La littérature est mauvaise fille
nouvelles increvables choisies et présentées par Eric Dussert

Atelier du Gué, 2006

 

 

Morceaux choisis

Qui sont Charles Feydal, Joseph Méry, Charles de Coynard, Isabelle Eberhardt, Fernand Fleuret… et la dizaine d’autres auteurs présentés dans ce recueil ? Peut-être des inconnus aujourd’hui, mais tous furent modérément illustres en leur temps, participant activement à la vie littéraire des XIXe ou XXe siècles. Pour quelles raisons auraient-ils malgré tout été frappés d’oubli ? Dans une préface tout aussi savoureuse qu’acide, Eric Dussert nous apporte quelques tentatives de réponses, en mettant cela sur le compte de « l’aléatoire et du fantasque » (la littérature étant une « sale bête ») ; il se donne ainsi l’objectif de les réhabiliter, même modestement, en proposant de découvrir chacun de ces « seconds couteaux » (une « cohorte fabuleuse », à laquelle les « grands noms » de la littérature auraient fait de l’ombre) par le biais d’un de leurs textes, et d’offrir ainsi une seconde vie à ceux qui ont injustement été mis à l’écart.
Ces textes, que cette renaissance permet par conséquent de qualifier d’« increvables », sont effectivement inusables : à la lecture de certains d’entre eux, le lecteur-découvreur qui a cru pénétrer en terra incognita éprouve d’emblée, et très paradoxalement, le sentiment d’avancer en terrain familier, tant ces nouvelles réveillent en nous le souvenir confus d’autres lectures, évoquent des univers narratifs déjà côtoyés ou des personnages déjà croisés ; nous sommes bien face à des « classiques », dont les dénouements sont parfois sans surprise, mais où le plaisir du lecteur réside justement dans le fait que son horizon d’attente est comblé (comme dans La vengeance de l’Oncle Jean de Charles de Coynard ou Un trottin de Charles Fedgal). D’autres nouvelles se démarquent du reste de ce panorama par leur nature foncièrement ludique et facétieuse ; ainsi, Le Voyage dans mes poches (Charles Monselet), qui relate l’enquête très particulière menée par un homme qui a tout oublié de la soirée bien arrosée de la veille, Les voyages d’un sac de bonbons (Léo Lespès), dont le titre est explicite, L’Expiation (Gabriel de Lautrec), qui oscille entre humour noir et froideur calculatrice, ou encore cette savoureuse satire de l’homme de lettres (Bonjour, Monsieur ! de Jean Richepin) dont la quête perfectionniste est empreinte d’une mordante ironie.

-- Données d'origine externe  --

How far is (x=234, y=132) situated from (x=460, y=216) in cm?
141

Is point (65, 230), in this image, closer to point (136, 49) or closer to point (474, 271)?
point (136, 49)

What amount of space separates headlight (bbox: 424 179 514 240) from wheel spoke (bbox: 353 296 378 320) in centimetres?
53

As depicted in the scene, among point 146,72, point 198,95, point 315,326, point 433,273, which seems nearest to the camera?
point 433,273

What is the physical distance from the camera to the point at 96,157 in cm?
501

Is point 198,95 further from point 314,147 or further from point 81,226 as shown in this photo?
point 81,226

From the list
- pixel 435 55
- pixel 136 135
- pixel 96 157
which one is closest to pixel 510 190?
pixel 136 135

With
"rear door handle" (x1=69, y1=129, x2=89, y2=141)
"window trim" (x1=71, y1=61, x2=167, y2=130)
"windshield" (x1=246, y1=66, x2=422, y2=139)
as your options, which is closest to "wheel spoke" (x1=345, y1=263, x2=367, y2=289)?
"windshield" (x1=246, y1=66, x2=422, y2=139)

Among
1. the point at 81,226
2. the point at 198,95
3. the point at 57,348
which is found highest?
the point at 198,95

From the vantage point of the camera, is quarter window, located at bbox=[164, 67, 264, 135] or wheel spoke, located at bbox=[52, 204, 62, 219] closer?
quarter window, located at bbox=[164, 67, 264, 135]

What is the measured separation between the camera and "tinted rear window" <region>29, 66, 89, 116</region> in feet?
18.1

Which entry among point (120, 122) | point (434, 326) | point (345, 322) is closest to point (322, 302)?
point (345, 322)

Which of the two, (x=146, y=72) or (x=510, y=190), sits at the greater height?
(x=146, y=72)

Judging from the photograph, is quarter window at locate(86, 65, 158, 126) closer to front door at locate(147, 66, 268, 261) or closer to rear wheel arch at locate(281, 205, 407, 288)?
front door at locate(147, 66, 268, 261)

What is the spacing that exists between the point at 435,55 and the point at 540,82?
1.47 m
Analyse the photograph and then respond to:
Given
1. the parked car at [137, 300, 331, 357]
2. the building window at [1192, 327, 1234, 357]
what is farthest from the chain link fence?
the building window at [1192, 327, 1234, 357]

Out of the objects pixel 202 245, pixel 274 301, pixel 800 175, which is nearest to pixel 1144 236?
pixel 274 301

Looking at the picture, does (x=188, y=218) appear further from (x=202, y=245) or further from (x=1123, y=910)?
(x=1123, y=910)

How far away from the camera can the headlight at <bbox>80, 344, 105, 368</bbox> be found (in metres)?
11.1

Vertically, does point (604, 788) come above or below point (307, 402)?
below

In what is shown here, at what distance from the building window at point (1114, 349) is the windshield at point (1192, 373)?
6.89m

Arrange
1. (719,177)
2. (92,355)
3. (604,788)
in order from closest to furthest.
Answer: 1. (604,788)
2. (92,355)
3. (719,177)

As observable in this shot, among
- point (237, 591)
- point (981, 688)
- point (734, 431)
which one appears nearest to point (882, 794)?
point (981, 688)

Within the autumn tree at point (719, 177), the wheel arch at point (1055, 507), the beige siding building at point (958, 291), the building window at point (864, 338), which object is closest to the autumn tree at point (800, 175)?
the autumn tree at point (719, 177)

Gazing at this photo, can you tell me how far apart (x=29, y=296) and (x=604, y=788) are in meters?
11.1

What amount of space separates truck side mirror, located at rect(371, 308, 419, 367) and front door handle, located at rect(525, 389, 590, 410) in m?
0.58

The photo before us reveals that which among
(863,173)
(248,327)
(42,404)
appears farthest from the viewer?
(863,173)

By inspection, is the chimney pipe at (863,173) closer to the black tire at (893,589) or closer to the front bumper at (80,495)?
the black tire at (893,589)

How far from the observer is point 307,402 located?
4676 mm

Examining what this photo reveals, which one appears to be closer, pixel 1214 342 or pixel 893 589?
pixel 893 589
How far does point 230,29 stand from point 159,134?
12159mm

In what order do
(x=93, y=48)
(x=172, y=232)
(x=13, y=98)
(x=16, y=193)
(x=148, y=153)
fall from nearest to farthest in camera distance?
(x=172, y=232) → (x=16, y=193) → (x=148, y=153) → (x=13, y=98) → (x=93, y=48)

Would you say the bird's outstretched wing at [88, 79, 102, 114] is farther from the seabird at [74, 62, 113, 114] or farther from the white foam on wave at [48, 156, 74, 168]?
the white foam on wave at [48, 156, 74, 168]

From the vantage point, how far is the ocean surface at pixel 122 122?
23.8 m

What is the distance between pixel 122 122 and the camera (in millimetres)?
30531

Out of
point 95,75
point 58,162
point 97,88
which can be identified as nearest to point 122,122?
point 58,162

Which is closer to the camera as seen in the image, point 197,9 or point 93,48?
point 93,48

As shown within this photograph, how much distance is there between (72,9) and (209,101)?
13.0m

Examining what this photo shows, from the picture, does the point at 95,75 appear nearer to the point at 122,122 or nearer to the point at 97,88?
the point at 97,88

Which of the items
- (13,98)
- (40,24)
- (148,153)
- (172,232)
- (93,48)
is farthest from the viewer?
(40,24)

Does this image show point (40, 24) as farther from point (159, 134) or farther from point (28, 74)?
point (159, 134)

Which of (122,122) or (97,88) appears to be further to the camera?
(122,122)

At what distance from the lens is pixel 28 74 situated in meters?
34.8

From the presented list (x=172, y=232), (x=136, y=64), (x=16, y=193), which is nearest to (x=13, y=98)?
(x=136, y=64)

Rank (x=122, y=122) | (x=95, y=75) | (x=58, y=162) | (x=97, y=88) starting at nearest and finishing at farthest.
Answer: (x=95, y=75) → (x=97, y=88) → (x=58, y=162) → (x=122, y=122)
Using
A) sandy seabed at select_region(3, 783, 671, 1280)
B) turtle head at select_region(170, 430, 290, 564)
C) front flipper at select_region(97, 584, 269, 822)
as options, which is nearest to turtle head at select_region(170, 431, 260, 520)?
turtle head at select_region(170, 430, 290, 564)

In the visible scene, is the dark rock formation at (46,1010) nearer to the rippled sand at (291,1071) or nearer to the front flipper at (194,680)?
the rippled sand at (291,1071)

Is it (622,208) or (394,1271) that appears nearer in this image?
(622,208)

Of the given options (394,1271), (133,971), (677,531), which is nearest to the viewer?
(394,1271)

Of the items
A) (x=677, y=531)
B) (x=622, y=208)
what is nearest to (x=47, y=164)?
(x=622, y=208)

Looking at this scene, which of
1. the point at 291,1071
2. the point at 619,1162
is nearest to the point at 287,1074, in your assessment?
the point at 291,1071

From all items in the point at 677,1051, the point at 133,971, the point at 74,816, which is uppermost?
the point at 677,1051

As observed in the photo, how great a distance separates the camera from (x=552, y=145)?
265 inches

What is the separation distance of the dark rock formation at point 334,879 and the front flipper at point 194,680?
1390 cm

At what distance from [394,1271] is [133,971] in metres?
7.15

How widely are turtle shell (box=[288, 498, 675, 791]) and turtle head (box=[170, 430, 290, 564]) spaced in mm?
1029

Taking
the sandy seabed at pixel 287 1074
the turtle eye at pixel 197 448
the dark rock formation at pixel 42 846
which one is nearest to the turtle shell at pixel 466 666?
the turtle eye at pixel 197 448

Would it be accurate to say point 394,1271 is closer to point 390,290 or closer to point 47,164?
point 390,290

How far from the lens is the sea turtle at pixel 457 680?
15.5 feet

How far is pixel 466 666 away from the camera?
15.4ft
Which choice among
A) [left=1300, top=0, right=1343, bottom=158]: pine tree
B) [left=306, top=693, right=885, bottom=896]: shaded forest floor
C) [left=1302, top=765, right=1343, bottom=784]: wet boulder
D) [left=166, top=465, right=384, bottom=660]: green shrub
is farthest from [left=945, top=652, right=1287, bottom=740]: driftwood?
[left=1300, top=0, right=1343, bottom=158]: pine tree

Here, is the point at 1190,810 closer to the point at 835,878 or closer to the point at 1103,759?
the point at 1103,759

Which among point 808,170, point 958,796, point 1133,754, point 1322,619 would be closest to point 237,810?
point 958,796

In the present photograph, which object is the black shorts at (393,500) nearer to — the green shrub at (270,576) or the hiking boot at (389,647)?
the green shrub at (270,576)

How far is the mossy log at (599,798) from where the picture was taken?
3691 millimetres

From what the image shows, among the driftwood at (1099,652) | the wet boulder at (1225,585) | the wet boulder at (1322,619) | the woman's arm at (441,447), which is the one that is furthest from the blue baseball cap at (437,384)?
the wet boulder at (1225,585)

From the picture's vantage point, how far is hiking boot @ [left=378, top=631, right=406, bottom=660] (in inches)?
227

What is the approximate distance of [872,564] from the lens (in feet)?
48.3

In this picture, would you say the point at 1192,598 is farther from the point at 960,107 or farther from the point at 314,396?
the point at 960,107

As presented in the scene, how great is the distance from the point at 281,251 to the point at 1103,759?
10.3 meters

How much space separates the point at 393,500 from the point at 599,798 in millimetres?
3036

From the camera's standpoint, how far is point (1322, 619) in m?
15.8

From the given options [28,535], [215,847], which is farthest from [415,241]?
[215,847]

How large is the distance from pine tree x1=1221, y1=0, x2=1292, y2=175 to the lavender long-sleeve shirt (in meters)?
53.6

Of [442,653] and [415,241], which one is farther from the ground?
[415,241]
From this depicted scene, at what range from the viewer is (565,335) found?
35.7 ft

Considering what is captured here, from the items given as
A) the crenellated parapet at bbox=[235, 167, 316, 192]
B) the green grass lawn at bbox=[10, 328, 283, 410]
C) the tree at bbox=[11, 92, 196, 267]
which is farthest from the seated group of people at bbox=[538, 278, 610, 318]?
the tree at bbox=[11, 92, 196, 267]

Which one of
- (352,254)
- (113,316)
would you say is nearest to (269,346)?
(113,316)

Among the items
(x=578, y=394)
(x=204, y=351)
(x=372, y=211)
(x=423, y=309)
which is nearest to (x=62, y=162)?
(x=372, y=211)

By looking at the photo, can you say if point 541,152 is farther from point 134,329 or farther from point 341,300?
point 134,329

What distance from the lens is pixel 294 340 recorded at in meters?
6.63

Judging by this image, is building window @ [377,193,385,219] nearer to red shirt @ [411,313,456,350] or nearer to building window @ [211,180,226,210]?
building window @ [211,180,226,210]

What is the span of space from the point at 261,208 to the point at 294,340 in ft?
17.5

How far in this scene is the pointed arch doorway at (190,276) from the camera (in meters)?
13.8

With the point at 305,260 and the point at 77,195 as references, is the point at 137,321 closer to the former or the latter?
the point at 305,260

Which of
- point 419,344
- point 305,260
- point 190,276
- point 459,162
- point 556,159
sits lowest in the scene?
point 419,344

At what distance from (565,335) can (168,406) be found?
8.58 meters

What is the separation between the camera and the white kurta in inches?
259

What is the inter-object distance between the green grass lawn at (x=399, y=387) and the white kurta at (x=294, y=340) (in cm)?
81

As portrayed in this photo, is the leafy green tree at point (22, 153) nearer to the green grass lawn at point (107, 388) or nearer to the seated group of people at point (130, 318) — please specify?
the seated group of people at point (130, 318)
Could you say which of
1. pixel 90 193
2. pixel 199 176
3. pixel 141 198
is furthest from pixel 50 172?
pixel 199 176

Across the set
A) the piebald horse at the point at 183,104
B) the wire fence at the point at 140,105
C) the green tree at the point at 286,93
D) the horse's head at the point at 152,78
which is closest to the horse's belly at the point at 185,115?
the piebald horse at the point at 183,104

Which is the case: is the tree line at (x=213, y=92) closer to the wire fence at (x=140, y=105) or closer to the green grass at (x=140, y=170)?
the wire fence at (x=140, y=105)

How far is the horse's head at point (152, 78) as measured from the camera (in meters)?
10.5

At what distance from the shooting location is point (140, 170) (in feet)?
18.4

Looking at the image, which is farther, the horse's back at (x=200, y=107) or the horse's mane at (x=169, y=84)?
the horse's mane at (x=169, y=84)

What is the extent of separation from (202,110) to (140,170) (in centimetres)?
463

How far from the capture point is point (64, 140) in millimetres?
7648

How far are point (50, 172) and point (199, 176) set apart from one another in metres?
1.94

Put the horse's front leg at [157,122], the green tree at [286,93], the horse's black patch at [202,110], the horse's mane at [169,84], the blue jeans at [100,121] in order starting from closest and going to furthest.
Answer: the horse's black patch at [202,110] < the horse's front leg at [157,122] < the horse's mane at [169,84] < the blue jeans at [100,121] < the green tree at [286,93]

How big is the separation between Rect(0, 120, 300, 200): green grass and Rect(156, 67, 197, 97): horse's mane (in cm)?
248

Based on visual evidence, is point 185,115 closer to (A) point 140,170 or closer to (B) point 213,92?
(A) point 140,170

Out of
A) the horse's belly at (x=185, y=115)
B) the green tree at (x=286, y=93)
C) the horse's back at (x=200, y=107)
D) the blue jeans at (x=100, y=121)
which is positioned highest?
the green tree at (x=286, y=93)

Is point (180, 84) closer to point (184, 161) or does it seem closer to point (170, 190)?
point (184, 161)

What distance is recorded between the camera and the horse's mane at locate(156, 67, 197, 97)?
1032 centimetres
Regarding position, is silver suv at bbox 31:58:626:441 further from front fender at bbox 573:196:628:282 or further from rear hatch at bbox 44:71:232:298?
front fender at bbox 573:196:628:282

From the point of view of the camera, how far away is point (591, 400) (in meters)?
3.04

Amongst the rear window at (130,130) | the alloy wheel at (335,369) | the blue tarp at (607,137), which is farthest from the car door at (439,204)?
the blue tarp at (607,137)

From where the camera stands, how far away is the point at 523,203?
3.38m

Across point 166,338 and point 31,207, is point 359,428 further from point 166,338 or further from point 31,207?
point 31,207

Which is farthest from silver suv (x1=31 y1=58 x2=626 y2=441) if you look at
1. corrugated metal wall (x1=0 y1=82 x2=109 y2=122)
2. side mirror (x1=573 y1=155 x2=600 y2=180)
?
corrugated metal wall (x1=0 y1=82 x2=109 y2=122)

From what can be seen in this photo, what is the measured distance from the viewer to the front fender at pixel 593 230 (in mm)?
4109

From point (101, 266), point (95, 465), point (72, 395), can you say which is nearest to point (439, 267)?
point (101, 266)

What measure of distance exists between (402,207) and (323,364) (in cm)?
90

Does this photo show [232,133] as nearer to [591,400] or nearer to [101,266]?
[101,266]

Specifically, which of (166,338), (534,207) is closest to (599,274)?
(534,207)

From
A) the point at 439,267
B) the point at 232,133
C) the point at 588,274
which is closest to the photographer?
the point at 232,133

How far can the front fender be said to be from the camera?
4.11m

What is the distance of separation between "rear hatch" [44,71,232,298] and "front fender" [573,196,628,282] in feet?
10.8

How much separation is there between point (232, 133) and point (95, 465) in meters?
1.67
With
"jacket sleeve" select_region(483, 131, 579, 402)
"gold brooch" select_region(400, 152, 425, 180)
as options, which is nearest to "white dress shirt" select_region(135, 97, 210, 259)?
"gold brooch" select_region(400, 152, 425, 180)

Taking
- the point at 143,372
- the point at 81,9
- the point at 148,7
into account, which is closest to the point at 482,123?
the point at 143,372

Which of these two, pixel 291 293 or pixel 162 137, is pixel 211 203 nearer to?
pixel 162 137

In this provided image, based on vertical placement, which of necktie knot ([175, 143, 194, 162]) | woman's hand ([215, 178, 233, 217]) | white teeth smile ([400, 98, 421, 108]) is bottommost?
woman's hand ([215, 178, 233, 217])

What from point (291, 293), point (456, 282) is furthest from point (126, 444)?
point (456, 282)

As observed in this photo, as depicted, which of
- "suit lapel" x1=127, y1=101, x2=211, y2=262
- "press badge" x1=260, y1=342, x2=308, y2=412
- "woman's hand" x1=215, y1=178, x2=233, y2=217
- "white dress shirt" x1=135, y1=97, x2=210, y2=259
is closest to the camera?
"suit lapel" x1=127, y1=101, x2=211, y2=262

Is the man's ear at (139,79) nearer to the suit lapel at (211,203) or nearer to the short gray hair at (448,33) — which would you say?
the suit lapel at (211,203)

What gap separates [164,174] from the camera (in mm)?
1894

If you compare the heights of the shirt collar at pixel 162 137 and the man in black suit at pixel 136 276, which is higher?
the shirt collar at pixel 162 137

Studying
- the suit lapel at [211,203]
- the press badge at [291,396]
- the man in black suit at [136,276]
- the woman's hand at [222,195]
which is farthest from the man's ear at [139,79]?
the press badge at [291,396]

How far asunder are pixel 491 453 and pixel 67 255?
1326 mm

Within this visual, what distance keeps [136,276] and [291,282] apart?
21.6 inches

Même si l’on a conscience qu’elles étaient moins publiées que les hommes (statut social oblige), on regrette toutefois que les auteures se retrouvent ici en minorité ; une seule représentante, Isabelle Eberhardt (1877-1904), aventurière et voyageuse, présentée comme «hors du commun » pour l’époque, et dont on découvrira le récit intitulé Amara le forçat, histoire d’une brève rencontre atypique entre le narrateur/narratrice et un homme de retour du bagne, le temps d’une traversée Marseille-Alger
Ajoutons que chaque auteur est soigneusement présenté en regard des textes, et que les bio-biblios d’Eric Dussert, qui met en lumière quelques traits singuliers de chacun de ces «oubliés» et replace l’œuvre dans son contexte, sont écrites sous la forme de petits récits très enlevés, que l’on doit absolument lire avant d’entamer le texte lui-même.

Blandine Longre
(mai 2007)

Blandine Longre, agrégée d’anglais, est l’une des fondatrices de Sitartmag ; rédactrice en chef depuis mai 1999, elle s’intéresse tout particulièrement aux écritures contemporaines (francophone, anglophone, asiatique, orientale etc.), à la littérature pour la jeunesse, au théâtre (texte et représentation) et aux relations qu’entretiennent fiction et réel.